Nollekens, JOSEPH,

Chambers's Encyclopaedia, Volume 7: Maltebrun to Pearson

Nollekens, JOSEPH, was born in London, 11th August 1737, the son of a painter from Antwerp. Being placed in the studio of Scheemakers the sculptor, he made such progress that the Society of Arts repeatedly awarded him valuable prizes. In 1760 he settled in Rome. Garrick, whom he met there in the Vatican, immediately recognised his countryman as the young sculptor to whom the prizes had been awarded by the Society of Arts, sat to him for his bust, and paid him handsomely for it. He also executed in Rome a bust of Sterne in terra cotta, which added greatly to his reputation. After residing ten years in Rome he returned to London, where he set up his studio; and the reputation he had acquired in Rome was such that he immediately had full employment, and within a year after (in 1771) was elected an Associate of the Academy, and a Royal Academician the following year.
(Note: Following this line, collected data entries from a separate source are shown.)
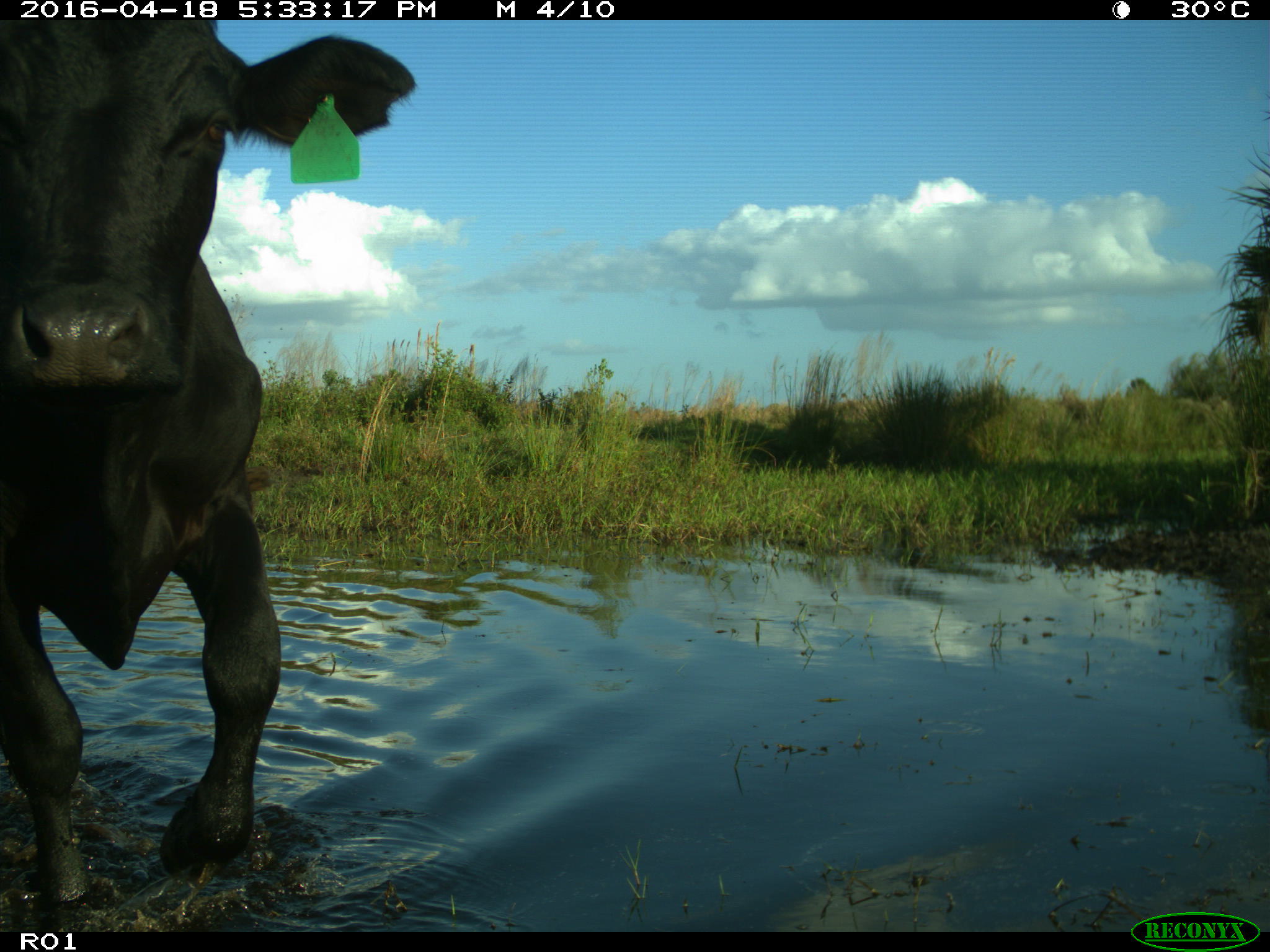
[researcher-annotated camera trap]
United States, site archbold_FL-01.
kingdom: Animalia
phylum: Chordata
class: Mammalia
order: Artiodactyla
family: Bovidae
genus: Bos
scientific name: Bos taurus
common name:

His forte was in modelling busts; and through them he has handed down the likenesses of most of the important personages who figured in Great Britain in the end of the 18th and at the commencement of the 19th century—of Samuel Johnson, who was his friend and frequent visitor, of Fox, Pitt, and other political characters. George III. also sat to him. Besides busts, Nollekens executed numerous commissions for public monuments and statues. He also executed a number of classical and mythological statues and groups. He died in London, 23d April 1823, leaving no children to inherit a fortune of £200,000. See Life by J. T. Smith (1828; new ed. by Gosse, 1895).